Factores de crecimiento económico para Argentina
En su análisis de mediano y largo plazo, Arriazu estimó que el patrimonio de los argentinos equivale aproximadamente a cinco veces el Producto Bruto Interno, con un 80% concentrado en inmuebles y dólares depositados en el exterior. A partir de ese diagnóstico identificó siete factores que, a su entender, impulsarán el crecimiento de la economía: la estabilización macroeconómica, Vaca Muerta, la minería, un cambio en las condiciones del sector agropecuario, la industria del conocimiento, la apertura comercial y una baja permanente del tipo de cambio real.
Respecto de la minería, comparó su potencial con el desarrollo que comenzó a mostrar Vaca Muerta en 2013 y destacó la existencia de una franja cuprífera entre San Juan y La Rioja que calificó como potencialmente la más grande del mundo. No obstante, advirtió sobre importantes restricciones logísticas.
Calculó que la demanda de cemento alcanzaría 17 millones de toneladas, frente a una capacidad instalada de 13 millones, y estimó que serán necesarios 13.000 camiones adicionales y 20.000 choferes para abastecer el crecimiento de la producción minera y agropecuaria.

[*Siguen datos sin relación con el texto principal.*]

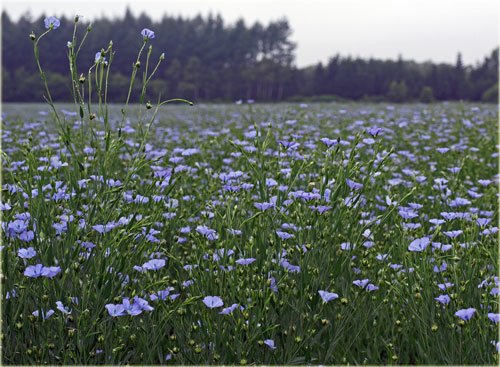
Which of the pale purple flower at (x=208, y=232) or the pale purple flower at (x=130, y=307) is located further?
the pale purple flower at (x=208, y=232)

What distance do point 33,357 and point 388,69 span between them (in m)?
54.5

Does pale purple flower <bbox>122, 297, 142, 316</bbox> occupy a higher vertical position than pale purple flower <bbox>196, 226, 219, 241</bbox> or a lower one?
lower

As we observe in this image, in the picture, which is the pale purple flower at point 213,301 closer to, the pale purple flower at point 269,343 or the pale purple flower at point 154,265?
the pale purple flower at point 269,343

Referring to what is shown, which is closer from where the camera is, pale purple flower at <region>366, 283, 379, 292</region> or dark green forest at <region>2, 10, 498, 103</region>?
pale purple flower at <region>366, 283, 379, 292</region>

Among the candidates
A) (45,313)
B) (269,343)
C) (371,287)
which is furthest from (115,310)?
(371,287)

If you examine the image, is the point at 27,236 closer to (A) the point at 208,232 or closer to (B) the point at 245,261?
(A) the point at 208,232

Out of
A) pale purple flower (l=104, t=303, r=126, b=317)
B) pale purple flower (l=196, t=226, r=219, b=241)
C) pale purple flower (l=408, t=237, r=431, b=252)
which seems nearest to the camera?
pale purple flower (l=104, t=303, r=126, b=317)

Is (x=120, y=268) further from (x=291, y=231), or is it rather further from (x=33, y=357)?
(x=291, y=231)

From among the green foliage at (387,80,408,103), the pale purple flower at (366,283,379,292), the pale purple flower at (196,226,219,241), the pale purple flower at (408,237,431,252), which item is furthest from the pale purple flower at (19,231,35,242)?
the green foliage at (387,80,408,103)

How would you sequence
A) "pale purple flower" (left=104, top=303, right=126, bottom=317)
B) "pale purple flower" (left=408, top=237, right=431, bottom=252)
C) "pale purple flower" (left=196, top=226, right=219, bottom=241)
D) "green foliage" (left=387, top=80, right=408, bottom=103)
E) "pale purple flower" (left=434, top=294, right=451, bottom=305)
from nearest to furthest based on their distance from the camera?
"pale purple flower" (left=104, top=303, right=126, bottom=317) → "pale purple flower" (left=434, top=294, right=451, bottom=305) → "pale purple flower" (left=408, top=237, right=431, bottom=252) → "pale purple flower" (left=196, top=226, right=219, bottom=241) → "green foliage" (left=387, top=80, right=408, bottom=103)

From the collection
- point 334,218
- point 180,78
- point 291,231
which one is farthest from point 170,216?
point 180,78

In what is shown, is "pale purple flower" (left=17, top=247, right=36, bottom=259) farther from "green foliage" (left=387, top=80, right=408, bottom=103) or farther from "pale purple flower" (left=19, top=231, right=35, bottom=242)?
"green foliage" (left=387, top=80, right=408, bottom=103)

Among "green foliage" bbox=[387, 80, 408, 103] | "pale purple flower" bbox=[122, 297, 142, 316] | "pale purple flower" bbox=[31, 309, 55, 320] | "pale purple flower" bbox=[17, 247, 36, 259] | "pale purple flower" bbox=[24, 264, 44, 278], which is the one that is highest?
"green foliage" bbox=[387, 80, 408, 103]

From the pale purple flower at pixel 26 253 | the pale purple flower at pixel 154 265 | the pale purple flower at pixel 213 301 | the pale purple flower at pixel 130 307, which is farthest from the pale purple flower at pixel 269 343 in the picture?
the pale purple flower at pixel 26 253
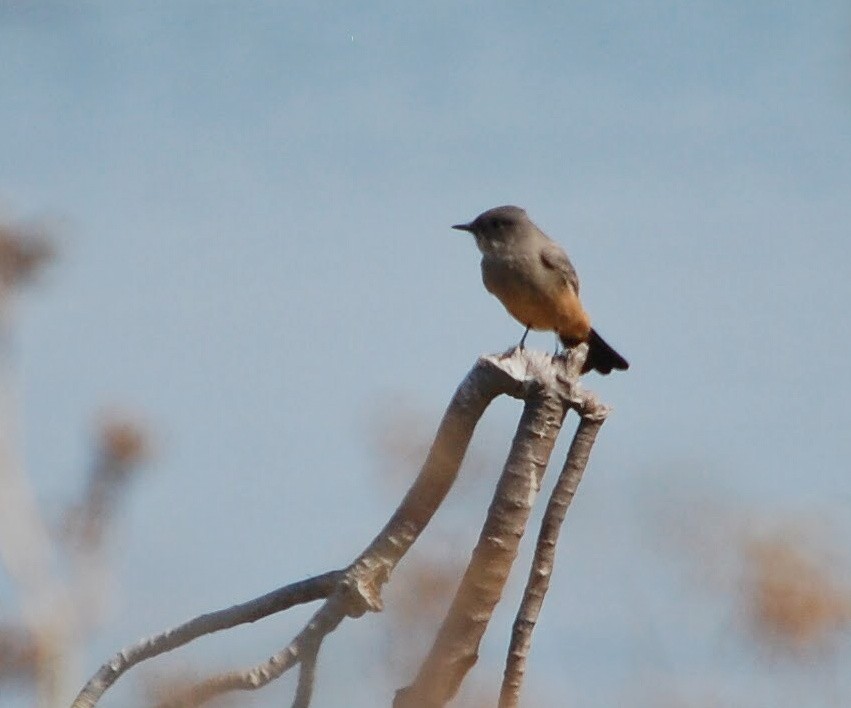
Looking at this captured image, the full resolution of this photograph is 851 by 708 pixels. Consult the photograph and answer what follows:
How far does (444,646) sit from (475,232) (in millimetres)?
4989

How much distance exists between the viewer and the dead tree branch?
9.57 ft

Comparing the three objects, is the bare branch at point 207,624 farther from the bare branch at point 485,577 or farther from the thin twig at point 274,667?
the bare branch at point 485,577

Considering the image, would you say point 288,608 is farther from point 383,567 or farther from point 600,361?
point 600,361

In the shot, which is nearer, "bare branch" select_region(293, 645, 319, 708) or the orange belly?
"bare branch" select_region(293, 645, 319, 708)

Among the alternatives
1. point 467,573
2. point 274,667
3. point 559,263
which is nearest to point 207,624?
point 274,667

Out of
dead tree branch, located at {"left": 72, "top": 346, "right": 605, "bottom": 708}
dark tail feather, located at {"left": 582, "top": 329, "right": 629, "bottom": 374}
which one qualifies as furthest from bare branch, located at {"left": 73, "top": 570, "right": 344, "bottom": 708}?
dark tail feather, located at {"left": 582, "top": 329, "right": 629, "bottom": 374}

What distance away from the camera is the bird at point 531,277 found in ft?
23.9

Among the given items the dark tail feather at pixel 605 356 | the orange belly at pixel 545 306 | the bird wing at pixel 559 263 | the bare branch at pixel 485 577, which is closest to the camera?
the bare branch at pixel 485 577

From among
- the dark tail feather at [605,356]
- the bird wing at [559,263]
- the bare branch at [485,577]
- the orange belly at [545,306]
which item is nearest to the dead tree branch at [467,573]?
the bare branch at [485,577]

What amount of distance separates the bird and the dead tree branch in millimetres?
4037

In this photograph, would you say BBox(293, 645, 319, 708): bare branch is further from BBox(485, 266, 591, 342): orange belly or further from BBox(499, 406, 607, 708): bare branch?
BBox(485, 266, 591, 342): orange belly

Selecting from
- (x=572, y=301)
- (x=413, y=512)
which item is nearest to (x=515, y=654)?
(x=413, y=512)

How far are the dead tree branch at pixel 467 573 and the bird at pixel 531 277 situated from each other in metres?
4.04

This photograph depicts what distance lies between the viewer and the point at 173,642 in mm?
3016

Para este año, Arriazu proyectó un crecimiento del Producto Bruto Interno cercano al 3,5%, impulsado por el arrastre estadístico, una mejor cosecha y el aumento de la producción de hidrocarburos. Sin embargo, aclaró que la evolución final dependerá de la demanda de dólares por parte del sector privado y reconoció que aún no encuentra una explicación convincente para la caída del Estimador Mensual de Actividad Económica (EMAE) registrada en abril y mayo.
Finalmente, sostuvo que la evolución de la inflación, el salario real y la confianza social serán determinantes para consolidar la recuperación económica durante el año electoral.